The EPA believes mercury is a possible human carcinogen, while the U.S. Centers for Disease Control and Prevention says breathing it can cause “severe” lung damage and other problems.
“Everybody knows there should be no mercury thermometers in schools,” said Mark Behrens, acting director of the Department of Education’s Safety, Security and Emergency Preparedness Branch.
Well, not exactly everyone.
Last June, a Keaau Middle School teacher brought a mercury-filled thermometer to class to conduct an experiment, Behrens said.
The thermometer slipped from the teacher’s hand, causing it to break and the mercury to spill, he said.
The classroom had to be evacuated, sealed and then cleaned by a Honolulu-based company under contract with the DOE to remove hazardous materials, he said.
Because the spill occurred at the start of a three-day holiday weekend and required specialized workers to be flown in from Oahu, taxpayers were charged $8,000 for the cleanup, he said.
Just two days later, on June 3, mercury was removed from Waiakea High School by EnviroServcies and Training Center.
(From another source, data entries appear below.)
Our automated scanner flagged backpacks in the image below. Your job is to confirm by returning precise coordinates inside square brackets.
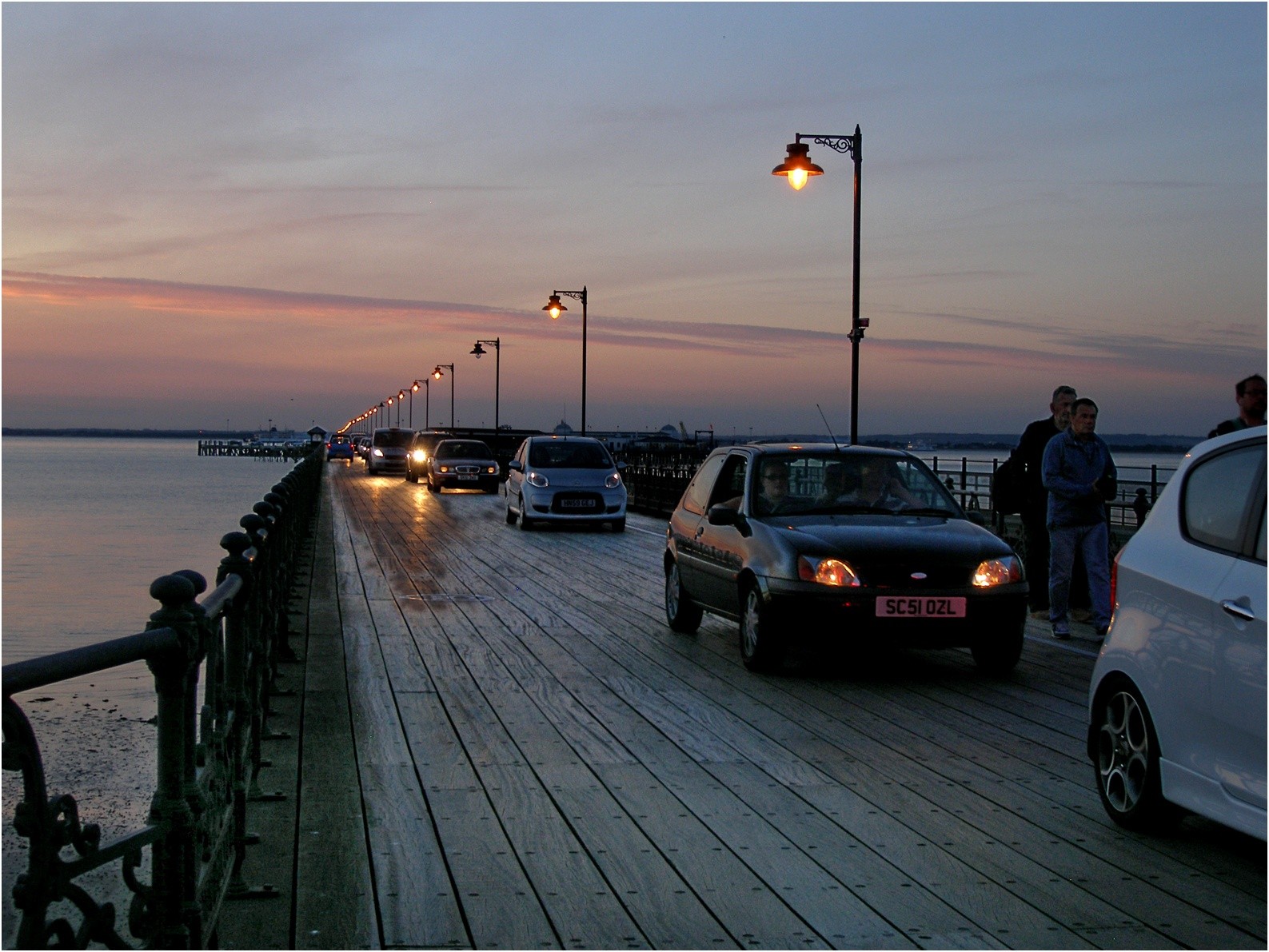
[992, 448, 1029, 515]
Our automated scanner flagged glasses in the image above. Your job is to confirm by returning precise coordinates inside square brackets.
[1243, 390, 1267, 396]
[762, 474, 787, 480]
[1076, 413, 1096, 419]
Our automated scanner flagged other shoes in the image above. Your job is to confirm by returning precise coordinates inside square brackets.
[1070, 609, 1092, 621]
[1031, 608, 1051, 619]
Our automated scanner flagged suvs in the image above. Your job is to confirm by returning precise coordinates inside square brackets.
[403, 430, 456, 484]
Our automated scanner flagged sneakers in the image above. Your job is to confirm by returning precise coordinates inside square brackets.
[1051, 622, 1070, 639]
[1095, 626, 1109, 640]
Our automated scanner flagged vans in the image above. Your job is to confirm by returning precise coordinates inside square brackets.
[367, 427, 416, 478]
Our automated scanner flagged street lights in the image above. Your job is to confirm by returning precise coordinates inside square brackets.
[410, 378, 429, 432]
[432, 362, 455, 432]
[542, 285, 588, 437]
[387, 394, 399, 427]
[768, 123, 872, 446]
[469, 336, 501, 435]
[398, 388, 413, 429]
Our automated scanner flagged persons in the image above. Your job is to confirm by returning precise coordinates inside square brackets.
[1013, 385, 1079, 619]
[720, 460, 801, 515]
[1208, 374, 1267, 439]
[1041, 397, 1117, 640]
[835, 463, 928, 512]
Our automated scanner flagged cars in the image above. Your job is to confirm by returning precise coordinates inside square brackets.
[424, 438, 501, 494]
[662, 437, 1029, 683]
[324, 400, 390, 466]
[503, 434, 628, 532]
[1085, 424, 1267, 852]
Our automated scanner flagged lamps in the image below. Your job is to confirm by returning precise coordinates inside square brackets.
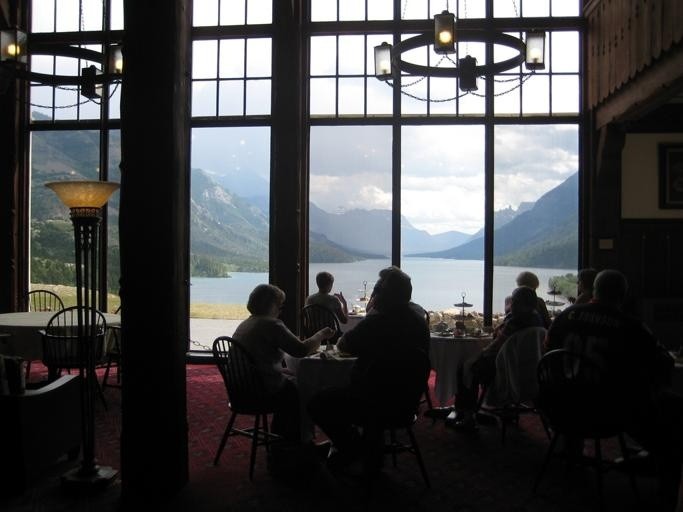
[43, 182, 120, 485]
[0, 24, 123, 101]
[388, 9, 547, 90]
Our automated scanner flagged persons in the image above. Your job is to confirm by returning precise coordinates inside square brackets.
[543, 268, 681, 461]
[366, 292, 427, 317]
[304, 273, 349, 346]
[304, 266, 431, 472]
[504, 271, 552, 331]
[227, 283, 337, 467]
[577, 270, 598, 302]
[443, 285, 543, 429]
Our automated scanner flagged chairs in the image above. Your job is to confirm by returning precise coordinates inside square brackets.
[524, 347, 642, 511]
[409, 302, 434, 414]
[16, 290, 65, 327]
[472, 325, 551, 442]
[37, 306, 108, 410]
[103, 322, 122, 391]
[213, 329, 306, 482]
[371, 350, 432, 489]
[0, 355, 96, 499]
[299, 304, 343, 345]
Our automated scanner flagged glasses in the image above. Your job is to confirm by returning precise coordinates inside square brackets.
[274, 305, 285, 313]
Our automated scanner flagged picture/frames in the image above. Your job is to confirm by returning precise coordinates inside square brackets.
[614, 129, 683, 225]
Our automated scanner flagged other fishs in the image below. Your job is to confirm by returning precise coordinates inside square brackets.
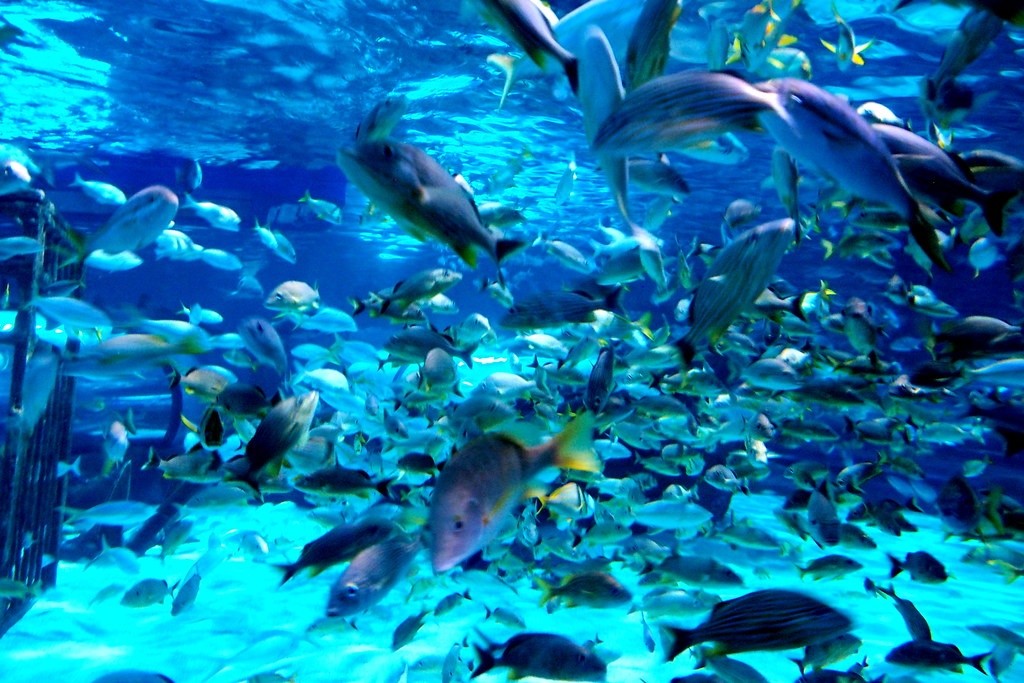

The company also disposed of “flammable liquids, flammable/corrosive liquids, water-reactive material, toxic substances (and) corrosive materials,” an employee wrote in a recent email to Behrens.
Behrens said he didn’t know the origin of the mercury found on the Waiakea High School campus and suggested the other items were old chemicals.
Those two incidents were the only chemical cleanups involving the DOE’s Big Island schools during 2011, he said.
“So, things are a lot better than they were many years ago,” Behrens said.
The DOE now budgets for chemical cleanups, while subjecting all of its 256 schools, including 42 on Hawaii Island, to annual inspections for chemical storage, sanitation and overall safety, Behrens said.
Bowen, who has seen local schools storing everything from more than a pound of mercury to dried-out petric acid with the explosive potential of dynamite, said the DOE’s efforts haven’t produced noticeable safety improvements.
“I don’t think it’s getting any worse,” he said.
Sometimes, the solutions are simple.
“A really common thing is to store the chemicals in alphabetical order, and this tends to put chemicals together that would be really dangerous should they mix,” Bowen said.
To help raise awareness, he and Silva have been lobbying the DOH for help.
Ten years after notifying all public and private schools of the dangerous of storing chemicals improperly, Gill said he’s sending out another similar letter to “flag this concern again” due to the Hawaii County LEPC’s insistence.
Although the DOH has no money for chemical cleanups on school campuses, the letter is “basically a reminder to school leaders and (an) offer of assistance,” Gill said.
The department is actively dealing with school storage closets where chemicals are kept, he said.
“These chemicals were just stored there, and in some cases no one takes responsibility for it,” Gill said of the problem.
(Disclosure: Jason Armstrong is a voting member of the Hawaii County LEPC, having served as the mandated media representative continuously since 2001.)